═════ EXCERPTED TEXT
On Thu 23-07-15 22:41:55, Jan Kara wrote:
> On Mon 20-07-15 15:23:56, Eryu Guan wrote:
> > On Thu, Jul 16, 2015 at 02:18:16PM +0800, Joseph Qi wrote:
> > > I got the problem.
> > > I am not sure why old code uses "result <= 0" even if
> > > it won't return negative value. Could we use "result == 0" instead of
> > > "result <= 0"?
> > 
> > I thought about this too, but I'm not sure if it has other side effects.
> > Someone else familiar with this code could comment on this?
> 
> Well, we should rather decide, what is the right behavior of the
> checkpointing code when the journal is aborted. When journal gets aborted,
> we are in serious trouble. Our standard answer to this is to stop modifying
> the filesystem as that has a chance of corrupting it even more. I think
> that avoiding checkpointing on a filesystem with aborted journal is thus
> what we really want.
> 
> To fix the issue you've reported, we just need to teach
> jbd2_log_do_checkpoint() to cleanup all the buffers in the transactions
> when the journal is aborted so that journal_destroy() can proceed. I can
> have a look at it sometime next week unless someone beats me to it.

OK, attached is the patch that fixes the issue for me. Ted, can you please
pick it up? Thanks!

								Honza
> > > On 2015/7/15 22:30, Eryu Guan wrote:
> > > > Hi all,
> > > > 
> > > > I found an infinite loop when unmounting a known bad ext3 image (using
> > > > ext4 driver) with 4.2-rc1 kernel.
══════════
═════ EXCERPTED RECORDS
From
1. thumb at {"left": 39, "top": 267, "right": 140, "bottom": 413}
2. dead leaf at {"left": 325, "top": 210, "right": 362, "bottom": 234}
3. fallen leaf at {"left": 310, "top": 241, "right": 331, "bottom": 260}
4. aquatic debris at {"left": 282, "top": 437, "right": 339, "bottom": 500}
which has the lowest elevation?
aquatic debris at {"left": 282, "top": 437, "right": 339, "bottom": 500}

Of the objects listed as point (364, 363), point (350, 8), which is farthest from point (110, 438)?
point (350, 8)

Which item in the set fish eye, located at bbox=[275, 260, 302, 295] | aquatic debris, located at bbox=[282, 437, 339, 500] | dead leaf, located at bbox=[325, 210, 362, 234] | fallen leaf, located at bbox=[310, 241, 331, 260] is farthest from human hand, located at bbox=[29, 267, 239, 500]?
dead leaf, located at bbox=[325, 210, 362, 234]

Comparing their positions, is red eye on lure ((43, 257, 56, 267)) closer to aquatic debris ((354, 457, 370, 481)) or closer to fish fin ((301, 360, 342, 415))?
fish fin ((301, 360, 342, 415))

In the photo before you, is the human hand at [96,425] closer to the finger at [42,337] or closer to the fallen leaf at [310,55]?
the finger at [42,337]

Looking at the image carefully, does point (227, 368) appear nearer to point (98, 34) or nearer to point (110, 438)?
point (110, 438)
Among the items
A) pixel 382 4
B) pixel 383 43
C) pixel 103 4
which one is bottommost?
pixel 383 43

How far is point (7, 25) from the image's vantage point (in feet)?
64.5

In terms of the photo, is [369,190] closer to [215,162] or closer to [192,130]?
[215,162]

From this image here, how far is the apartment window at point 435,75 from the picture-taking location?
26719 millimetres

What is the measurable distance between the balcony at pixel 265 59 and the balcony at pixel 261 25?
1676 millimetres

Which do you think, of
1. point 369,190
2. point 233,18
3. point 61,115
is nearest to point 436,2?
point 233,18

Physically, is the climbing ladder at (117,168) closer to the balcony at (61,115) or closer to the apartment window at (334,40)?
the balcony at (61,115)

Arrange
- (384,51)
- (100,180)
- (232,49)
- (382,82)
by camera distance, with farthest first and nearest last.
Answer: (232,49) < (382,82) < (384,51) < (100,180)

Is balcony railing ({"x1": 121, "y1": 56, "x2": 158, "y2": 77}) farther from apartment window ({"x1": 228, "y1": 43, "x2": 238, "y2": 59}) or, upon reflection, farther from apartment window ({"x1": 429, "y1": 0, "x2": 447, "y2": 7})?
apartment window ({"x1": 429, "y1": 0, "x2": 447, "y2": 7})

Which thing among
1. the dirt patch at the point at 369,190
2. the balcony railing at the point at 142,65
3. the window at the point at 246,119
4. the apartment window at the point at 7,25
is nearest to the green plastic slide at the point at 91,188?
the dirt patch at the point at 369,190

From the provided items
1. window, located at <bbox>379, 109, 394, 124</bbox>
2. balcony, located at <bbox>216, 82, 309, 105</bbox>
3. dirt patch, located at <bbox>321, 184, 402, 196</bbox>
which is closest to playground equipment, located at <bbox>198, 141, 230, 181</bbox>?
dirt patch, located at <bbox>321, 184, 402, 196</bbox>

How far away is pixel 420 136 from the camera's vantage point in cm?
══════════
— WHAT IS REQUIRED —
In the mailing-list excerpt, which kernel version was in use when the infinite loop occurred while unmounting the bad ext3 image? Work only from the excerpted text, not from the lines.

— FINAL RESULT —
4.2-rc1